You’re looking at this in an overly literal way. It’s kind of like if you said:
Actually, your program cannot possibly have a “bug”. Programs are digital information, so it’s ridiculous to suggest that an insect could be inside! That’s clearly impossible.
“Bug”, “hallucination”, “lying”, etc are just convenient ways to refer to things. You don’t have to interpret them as the literal meaning of the word. It also doesn’t require anything as sophisticated as a LLM for something like a program to “lie”. Just for example, I could write a program that logs some status information. It could log that everything is fine and then immediately crash: clearly everything isn’t actually fine. I might say something about the program being “lying”, but this is just a way to refer to the way that what it’s reporting doesn’t correspond with what is factually true.

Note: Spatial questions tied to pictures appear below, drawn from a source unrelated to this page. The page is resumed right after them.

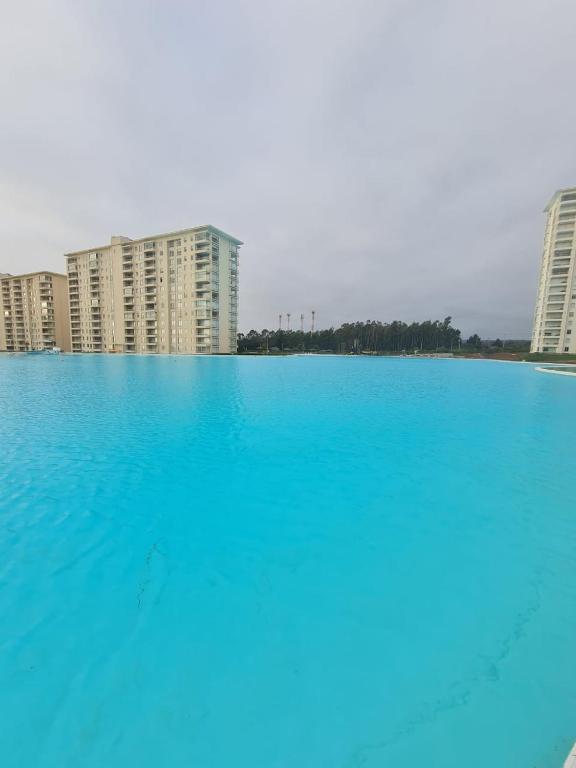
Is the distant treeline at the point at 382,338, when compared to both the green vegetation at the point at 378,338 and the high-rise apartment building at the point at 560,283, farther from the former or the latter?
the high-rise apartment building at the point at 560,283

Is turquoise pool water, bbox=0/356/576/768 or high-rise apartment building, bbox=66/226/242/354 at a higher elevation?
high-rise apartment building, bbox=66/226/242/354

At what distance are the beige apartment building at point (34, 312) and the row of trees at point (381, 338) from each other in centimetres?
5450

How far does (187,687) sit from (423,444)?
8483 millimetres

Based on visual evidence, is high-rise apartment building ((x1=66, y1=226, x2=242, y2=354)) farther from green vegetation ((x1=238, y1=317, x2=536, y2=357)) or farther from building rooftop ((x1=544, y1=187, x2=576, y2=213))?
building rooftop ((x1=544, y1=187, x2=576, y2=213))

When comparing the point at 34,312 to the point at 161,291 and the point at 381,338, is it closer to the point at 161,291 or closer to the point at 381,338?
the point at 161,291

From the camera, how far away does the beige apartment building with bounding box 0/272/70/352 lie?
94812 mm

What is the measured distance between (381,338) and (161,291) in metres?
78.1

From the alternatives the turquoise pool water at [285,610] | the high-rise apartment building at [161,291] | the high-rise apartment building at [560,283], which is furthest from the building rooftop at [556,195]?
the turquoise pool water at [285,610]

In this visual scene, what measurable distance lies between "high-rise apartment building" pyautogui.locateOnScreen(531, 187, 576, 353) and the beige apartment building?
125 metres

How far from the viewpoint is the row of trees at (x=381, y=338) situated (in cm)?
11938

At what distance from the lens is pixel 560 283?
7162cm

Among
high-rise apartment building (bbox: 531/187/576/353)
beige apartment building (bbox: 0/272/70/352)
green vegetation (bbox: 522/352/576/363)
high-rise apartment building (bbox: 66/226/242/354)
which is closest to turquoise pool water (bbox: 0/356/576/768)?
green vegetation (bbox: 522/352/576/363)

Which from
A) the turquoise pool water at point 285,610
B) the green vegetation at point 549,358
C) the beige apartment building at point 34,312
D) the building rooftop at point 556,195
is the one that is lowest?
the turquoise pool water at point 285,610

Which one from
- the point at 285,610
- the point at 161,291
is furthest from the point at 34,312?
the point at 285,610
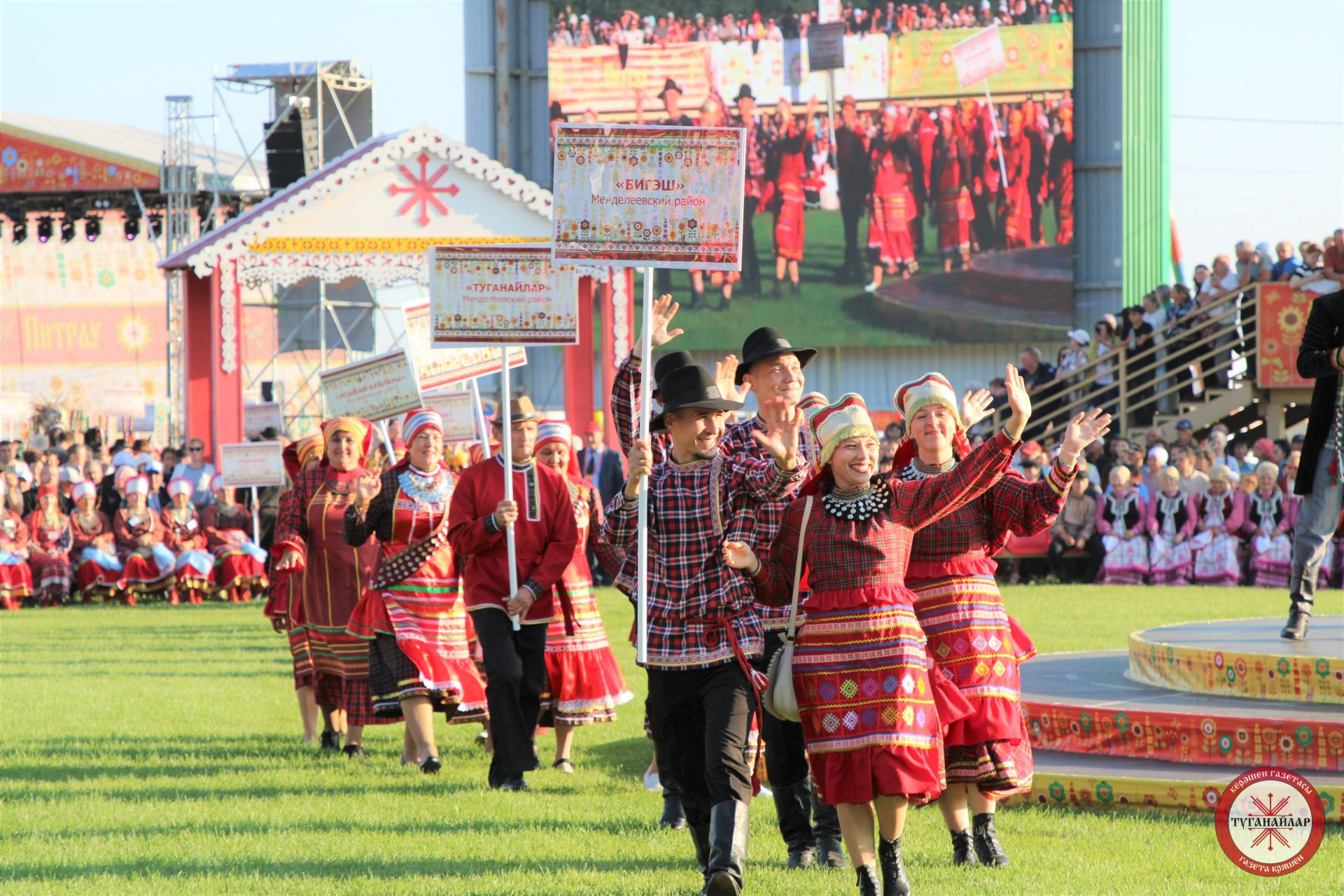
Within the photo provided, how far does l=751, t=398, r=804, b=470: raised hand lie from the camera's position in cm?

People talk so often about how they “hallucinate”, or that they are “inaccurate”, but I think those discussions are totally irrelevant in the long term.
It’s actually extremely relevant in terms of putting LLMs to practical use, something people are already doing. Even when talking about plain old text completion for something like a phone keyboard, it’s obviously relevant if the completions it suggests are accurate.

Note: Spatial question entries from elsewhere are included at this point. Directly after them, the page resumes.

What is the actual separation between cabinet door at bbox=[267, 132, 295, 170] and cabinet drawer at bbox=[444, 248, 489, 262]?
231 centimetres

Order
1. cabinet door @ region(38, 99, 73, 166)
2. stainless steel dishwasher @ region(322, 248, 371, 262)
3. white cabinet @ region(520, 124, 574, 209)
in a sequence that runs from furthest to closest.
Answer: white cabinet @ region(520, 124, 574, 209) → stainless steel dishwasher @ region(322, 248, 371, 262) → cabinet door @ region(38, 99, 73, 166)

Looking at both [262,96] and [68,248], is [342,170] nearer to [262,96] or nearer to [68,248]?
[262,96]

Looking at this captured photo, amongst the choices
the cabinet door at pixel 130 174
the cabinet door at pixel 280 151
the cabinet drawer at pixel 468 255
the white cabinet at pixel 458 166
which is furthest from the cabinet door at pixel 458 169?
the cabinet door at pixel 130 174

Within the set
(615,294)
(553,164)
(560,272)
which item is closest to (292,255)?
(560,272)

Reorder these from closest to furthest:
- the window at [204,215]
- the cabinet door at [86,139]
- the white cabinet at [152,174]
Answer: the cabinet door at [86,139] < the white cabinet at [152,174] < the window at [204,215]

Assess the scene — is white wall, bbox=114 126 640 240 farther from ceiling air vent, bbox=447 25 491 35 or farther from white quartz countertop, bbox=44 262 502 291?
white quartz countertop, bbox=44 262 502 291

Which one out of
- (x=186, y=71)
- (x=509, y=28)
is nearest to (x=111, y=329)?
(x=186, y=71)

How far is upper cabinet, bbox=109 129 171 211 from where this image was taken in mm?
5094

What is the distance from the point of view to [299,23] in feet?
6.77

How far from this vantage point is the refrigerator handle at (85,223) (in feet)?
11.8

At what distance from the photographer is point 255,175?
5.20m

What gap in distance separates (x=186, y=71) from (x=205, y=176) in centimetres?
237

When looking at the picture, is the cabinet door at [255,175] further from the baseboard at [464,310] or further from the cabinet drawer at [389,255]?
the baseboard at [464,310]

So text prediction is saying when A, high probability that then B.
This is effectively the same as “knowing” A implies B. If you get down to it, human brains don’t really “know” anything either. It’s just a bunch of neurons connected up, maybe reaching a potential and firing, maybe not, etc.
(I wouldn’t claim to be an expert on this subject but I am reasonably well informed. I’ve written my own implementation of LLM inference and contributed to other AI-related projects as well, you can verify that with the GitHub link in my profile.)

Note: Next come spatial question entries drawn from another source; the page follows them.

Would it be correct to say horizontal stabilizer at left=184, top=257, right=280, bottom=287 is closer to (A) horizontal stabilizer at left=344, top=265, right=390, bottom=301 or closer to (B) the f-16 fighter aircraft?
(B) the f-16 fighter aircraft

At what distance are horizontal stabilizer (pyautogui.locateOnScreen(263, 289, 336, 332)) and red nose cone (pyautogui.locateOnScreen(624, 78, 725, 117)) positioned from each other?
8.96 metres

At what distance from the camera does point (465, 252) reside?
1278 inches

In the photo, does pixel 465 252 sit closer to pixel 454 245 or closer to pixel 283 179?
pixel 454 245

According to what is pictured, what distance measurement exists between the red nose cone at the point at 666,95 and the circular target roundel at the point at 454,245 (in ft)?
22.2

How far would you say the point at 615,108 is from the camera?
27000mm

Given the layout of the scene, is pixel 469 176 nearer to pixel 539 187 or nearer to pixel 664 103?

That’s a logical fallacy. Given A is B it does not follow that B is A.
edit: it would make sense if it was phrased as “A is equivalent to B”. Saying “A is B” in a scientific context has a very specific meaning. Makes me wonder how trustworthy the paper itself is.
I’m not really sure I follow, it’s just a simplification, the most appropriate phrasing I guess would be “given A belongs to B, does it know B ‘owns’ A” like the examples given with “A is the son of B, is B the parent of A”
Looks like the findings are specifically about out-of-context learning, i.e. fine-tuning on facts like “Tom Cruise’s mother was Mary Lee Pfeiffer” is not enough to be able to answer a questions like “Who are the children of Mary Lee Pfeiffer?”, without any prompt engineering/tuning.
However, if you have in the context something like “Who was Tom Cruise’s mother?”, then the LLM has no problem answering correctly “Who are the children of Mary Lee Pfeiffer?”, listing all the children, including Tom Cruise.
Note that it would be confusing even to a human to ask “Who is the son of Mary Lee Pfeiffer?”, which is what they test on, since the lady had more than one son. That was the point of my comment, it’s just a misleading question.
But that’s not the issue in general that the researchers have unearthed, as I assumed based on the “A is B” summary, so yeah, it’s just a poor choice of wording.
Spaghetti is pasta, but pasta is not (necessarily) spaghetti, right?